A shipping alert was sent out last week and maritime authorities have been monitoring the iceberg flotilla as it drifted north from Antarctica toward New Zealand's South Island.

"It looks like they've all disappeared east of New Zealand," oceanographer Mike Williams, with New Zealand's National Institute of Water and Atmospheric Research, told The Associated Press. He said it would be unlikely they would be seen anywhere near the coastline.

The nearest one, measuring about 330 to 660 feet (100 to 200 metres) long, was 160 miles (260 kilometres) southeast of New Zealand's Stewart Island a week ago.

Australian glaciologist Neal Young said satellite imaging shows no sign of any icebergs northeast of Auckland Islands, 250 miles (400 kilometres) south of New Zealand.

"If ice is there, it's below 500 feet (150 metres) in length," the smallest size detectable on satellite images, Young said.

Williams said melting and erosion by waves would have made many of the icebergs quite small by now, and that it was unlikely scientists will spot them again on satellite.

Large numbers of icebergs last floated close to New Zealand in 2006, when some were visible from the coastline -- the first such sighting since 1931.

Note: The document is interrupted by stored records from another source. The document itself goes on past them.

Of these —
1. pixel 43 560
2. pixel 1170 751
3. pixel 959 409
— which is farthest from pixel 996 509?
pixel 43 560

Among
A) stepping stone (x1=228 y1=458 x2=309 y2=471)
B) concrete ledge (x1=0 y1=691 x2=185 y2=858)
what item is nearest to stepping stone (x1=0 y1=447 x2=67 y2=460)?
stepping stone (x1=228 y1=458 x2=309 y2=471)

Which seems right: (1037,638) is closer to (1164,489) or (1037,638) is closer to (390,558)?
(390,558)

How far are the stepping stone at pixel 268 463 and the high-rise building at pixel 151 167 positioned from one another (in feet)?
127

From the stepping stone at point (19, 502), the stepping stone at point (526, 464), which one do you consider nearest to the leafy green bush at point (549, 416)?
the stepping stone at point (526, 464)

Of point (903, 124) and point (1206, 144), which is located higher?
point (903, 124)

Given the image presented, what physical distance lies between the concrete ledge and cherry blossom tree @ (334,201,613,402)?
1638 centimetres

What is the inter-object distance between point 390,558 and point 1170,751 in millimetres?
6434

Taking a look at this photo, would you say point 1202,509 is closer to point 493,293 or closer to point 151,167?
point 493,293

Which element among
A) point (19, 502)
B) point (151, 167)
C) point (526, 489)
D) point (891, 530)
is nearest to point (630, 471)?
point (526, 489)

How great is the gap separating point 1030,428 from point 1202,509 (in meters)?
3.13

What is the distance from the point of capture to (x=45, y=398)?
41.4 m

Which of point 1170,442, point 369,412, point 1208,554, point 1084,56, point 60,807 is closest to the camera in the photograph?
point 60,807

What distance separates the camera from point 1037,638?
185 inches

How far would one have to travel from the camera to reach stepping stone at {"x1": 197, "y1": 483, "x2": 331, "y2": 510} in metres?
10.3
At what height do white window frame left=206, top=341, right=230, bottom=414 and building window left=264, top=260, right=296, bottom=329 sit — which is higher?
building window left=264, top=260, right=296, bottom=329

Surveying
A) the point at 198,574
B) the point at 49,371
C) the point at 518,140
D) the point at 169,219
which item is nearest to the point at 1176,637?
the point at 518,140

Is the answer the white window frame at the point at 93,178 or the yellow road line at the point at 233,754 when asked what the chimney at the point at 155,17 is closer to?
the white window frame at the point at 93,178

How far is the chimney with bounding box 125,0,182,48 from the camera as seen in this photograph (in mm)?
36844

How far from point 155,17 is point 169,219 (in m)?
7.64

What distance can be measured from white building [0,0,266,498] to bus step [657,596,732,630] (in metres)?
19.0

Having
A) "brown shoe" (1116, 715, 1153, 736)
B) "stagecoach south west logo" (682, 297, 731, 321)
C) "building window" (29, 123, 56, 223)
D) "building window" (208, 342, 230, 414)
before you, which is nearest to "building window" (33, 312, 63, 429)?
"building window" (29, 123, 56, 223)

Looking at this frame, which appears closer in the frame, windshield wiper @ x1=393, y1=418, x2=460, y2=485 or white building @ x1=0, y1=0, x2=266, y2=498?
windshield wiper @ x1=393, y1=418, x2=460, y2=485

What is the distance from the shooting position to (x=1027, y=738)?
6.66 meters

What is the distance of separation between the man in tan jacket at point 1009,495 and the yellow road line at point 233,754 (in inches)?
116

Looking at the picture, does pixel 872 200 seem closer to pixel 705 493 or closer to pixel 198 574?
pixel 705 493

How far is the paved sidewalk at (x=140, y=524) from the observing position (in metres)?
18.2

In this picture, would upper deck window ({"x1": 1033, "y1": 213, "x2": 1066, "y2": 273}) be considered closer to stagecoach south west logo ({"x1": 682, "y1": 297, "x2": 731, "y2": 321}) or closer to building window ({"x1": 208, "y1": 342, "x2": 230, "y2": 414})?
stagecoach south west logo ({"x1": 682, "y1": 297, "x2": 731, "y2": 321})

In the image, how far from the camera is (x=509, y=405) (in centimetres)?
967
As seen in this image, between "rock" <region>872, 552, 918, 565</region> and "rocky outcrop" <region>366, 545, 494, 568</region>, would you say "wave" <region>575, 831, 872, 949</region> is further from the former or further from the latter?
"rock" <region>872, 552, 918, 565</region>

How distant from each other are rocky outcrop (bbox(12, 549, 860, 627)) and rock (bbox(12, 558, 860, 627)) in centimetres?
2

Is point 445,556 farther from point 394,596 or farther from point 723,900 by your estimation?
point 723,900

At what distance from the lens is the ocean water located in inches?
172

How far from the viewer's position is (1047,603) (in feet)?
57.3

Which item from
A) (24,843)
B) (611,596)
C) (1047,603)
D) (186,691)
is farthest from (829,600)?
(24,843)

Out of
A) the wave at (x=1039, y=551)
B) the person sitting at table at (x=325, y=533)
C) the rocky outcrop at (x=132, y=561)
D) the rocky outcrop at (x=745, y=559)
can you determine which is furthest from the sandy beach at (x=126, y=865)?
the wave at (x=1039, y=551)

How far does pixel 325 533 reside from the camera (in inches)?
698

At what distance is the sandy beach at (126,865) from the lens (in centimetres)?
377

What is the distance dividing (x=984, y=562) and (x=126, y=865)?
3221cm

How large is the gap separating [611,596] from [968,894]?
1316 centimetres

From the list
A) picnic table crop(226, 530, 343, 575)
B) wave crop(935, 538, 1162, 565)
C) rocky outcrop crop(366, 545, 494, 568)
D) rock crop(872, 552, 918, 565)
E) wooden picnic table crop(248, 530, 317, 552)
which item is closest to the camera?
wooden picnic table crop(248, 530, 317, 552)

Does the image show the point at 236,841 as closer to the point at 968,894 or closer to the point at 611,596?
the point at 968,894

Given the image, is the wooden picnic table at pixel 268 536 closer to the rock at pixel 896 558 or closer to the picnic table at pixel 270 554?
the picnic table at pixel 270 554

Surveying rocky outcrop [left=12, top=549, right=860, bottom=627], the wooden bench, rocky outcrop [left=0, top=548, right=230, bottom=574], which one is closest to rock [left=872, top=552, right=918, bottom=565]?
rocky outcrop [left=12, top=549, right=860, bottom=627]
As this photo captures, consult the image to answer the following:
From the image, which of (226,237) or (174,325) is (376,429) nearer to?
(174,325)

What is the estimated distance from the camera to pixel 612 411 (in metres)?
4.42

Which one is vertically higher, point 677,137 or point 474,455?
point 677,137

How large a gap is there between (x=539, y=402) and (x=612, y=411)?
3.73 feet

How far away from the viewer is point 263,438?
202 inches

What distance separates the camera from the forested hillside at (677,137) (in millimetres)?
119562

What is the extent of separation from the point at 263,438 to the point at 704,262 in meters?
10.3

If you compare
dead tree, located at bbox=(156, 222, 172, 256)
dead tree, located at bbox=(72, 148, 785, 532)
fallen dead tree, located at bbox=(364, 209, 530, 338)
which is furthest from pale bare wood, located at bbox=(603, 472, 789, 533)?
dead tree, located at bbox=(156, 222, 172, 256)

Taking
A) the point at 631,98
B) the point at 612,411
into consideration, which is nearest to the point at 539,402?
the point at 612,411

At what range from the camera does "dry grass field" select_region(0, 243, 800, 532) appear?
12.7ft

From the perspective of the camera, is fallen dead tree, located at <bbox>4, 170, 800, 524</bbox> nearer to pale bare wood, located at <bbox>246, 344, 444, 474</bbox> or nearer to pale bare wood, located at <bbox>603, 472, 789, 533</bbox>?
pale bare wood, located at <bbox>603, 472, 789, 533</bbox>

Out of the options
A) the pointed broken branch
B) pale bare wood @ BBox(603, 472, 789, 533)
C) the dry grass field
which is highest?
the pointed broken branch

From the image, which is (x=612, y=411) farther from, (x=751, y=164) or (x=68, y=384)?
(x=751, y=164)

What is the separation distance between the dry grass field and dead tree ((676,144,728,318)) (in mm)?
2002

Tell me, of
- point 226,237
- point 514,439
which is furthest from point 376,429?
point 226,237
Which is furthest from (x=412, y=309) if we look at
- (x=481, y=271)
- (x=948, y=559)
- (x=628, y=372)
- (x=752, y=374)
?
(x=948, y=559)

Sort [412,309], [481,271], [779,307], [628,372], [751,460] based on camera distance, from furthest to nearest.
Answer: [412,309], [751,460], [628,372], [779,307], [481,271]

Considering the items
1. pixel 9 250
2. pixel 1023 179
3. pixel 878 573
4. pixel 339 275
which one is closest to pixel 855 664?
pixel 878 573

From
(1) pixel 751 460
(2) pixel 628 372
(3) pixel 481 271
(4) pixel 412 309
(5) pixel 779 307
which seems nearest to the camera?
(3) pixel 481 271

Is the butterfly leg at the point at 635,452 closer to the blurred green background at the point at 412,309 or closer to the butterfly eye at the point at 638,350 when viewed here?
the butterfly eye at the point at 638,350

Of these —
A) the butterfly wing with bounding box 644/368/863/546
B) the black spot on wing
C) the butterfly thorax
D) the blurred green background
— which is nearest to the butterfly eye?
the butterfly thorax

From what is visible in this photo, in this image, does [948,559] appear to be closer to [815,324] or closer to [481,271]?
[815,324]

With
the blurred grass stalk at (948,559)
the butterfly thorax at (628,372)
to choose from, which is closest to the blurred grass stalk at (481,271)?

Scientists say the current flotilla of icebergs likely split off Antarctica in 2000 when parts of two major ice shelves -- the Ross Sea Ice Shelf and Ronne Ice Shelf -- fractured. The Ross Sea Ice Shelf is the size of France and is also widely believed to be the origin of the 2006 icebergs.

Icebergs are routinely sloughed off as part of the natural development of ice shelves.

The latest appearance of the bergs in waters south of New Zealand depends as much on weather patterns and ocean currents as on the rate at which icebergs are calving off Antarctic ice shelves.

Rodney Russ, expedition leader on board the Spirit of Enderby eco-tourism vessel east of New Zealand, said they had earlier spotted two big icebergs north of Macquarie Island and also sighted two fishing boats working south of Auckland Islands.

"Traffic in this part of the world is pretty light at all times of the year. We're probably one of the only vessels that ply this area regularly," he told The AP in a telephone interview.

While the vessel has a fully ice-strengthened hull, it has up to three sailors on permanent watch in iceberg-affected ocean, a constant radar scanning and also uses powerful searchlights during the short, six- to seven-hour nights, he noted.

"It would be a foolhardy captain who would come down here and not step up the (iceberg) watch and increase the lookouts," Russ said.